Tourist First

Travel notes and advice from around the world. Above, the daily flight from Managua at the San Carlos, Nicaragua, airstrip.

Friday, February 1, 2013

Cambodia: Kep, Coastal Crab Capital

We spent a couple days in Kep, about a two-and-a-half-hour drive south of Phnom Penh.  Most people who want to go to the South China Sea coast in Cambodia go to Sihanoukville, a much more developed vacation area.  The beach there, we're told, is much nicer than the narrow stone beaches of Kep.  What persuaded us to choose Kep is its reputation for crabs.  We live on the Chesapeake Bay, on Maryland's Eastern Shore, and we're serious about blue crabs.  The blue crabs in Kep are quite similar to ours, though they don't turn bright red when cooked. They also are meatier than Chesapeake crabs, with big chunks of backfin meat in even small crabs.  The meat, however, isn't as sweet.  The unseasoned crab meat isn't particularly flavorful.  Fortunately, it isn't served unseasoned.   The Crab Market in Kep is an oceanside strip of maybe two-dozen crab restaurants, some offering almost 30 different crab dishes, often seasoned with Kampot peppers, the locally grown peppers.

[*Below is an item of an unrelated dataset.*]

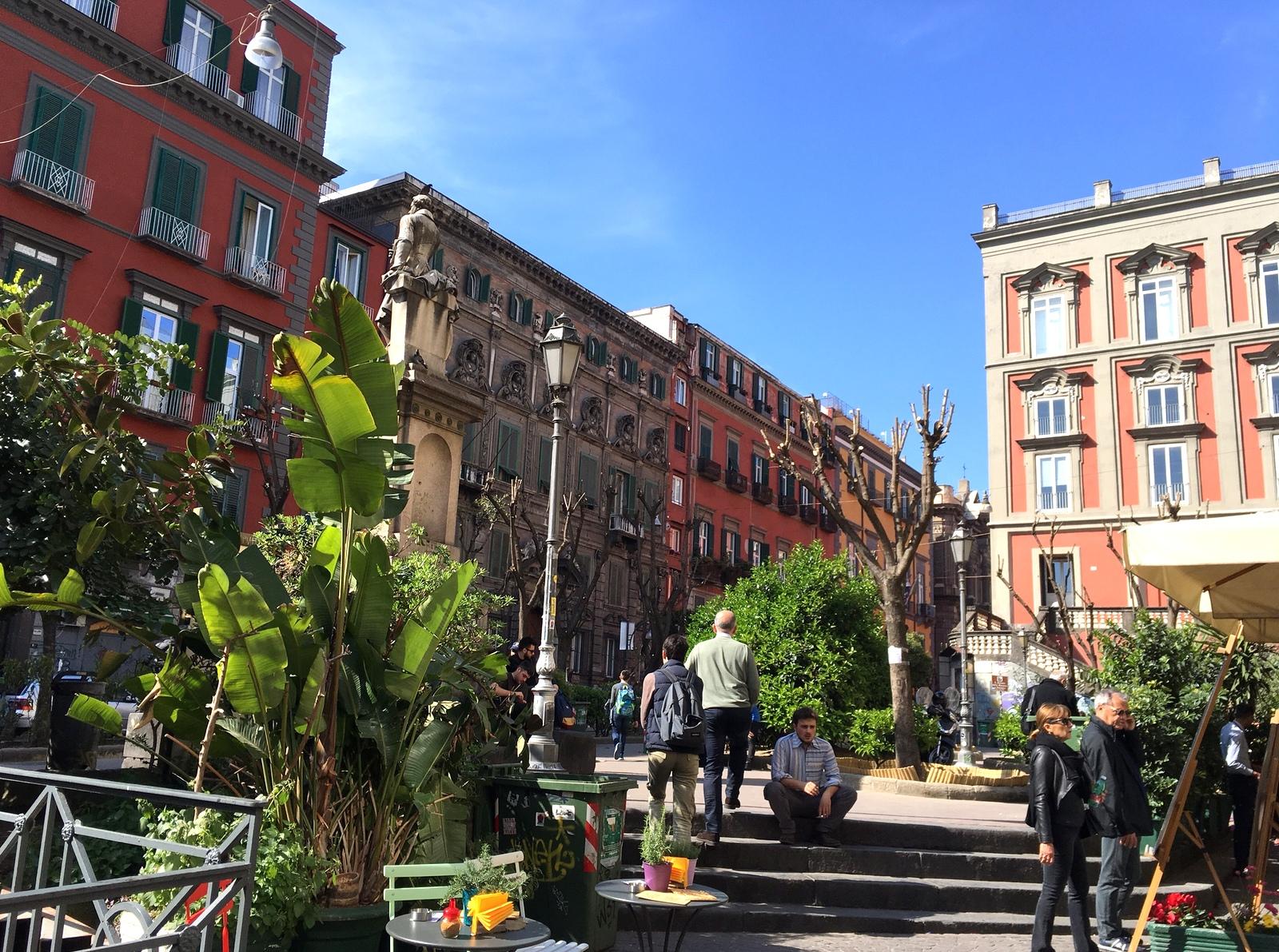 Neapel und Apulien   eine lohnenswerte Kombination staedtereisen sonne reisebericht new italien  TUI Berlin Italien Neapel Piazza Bellini Reisebericht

Left:  A large crab sculpture stands in the water along the coast in Kep.  The sign (below) describing it shows how complicated the Cambodian calendar can be.

















































Above: A boat off the coast of Kep.


Right:   Our hotel was only a couple of hundred yards from the Crab Market if we took a shortcut, which took us by this cow and this fisherman's family.  Most of the local wooden boats were painted turquoise.






Below: Grilled chicken and squid at a Crab Market restaurant.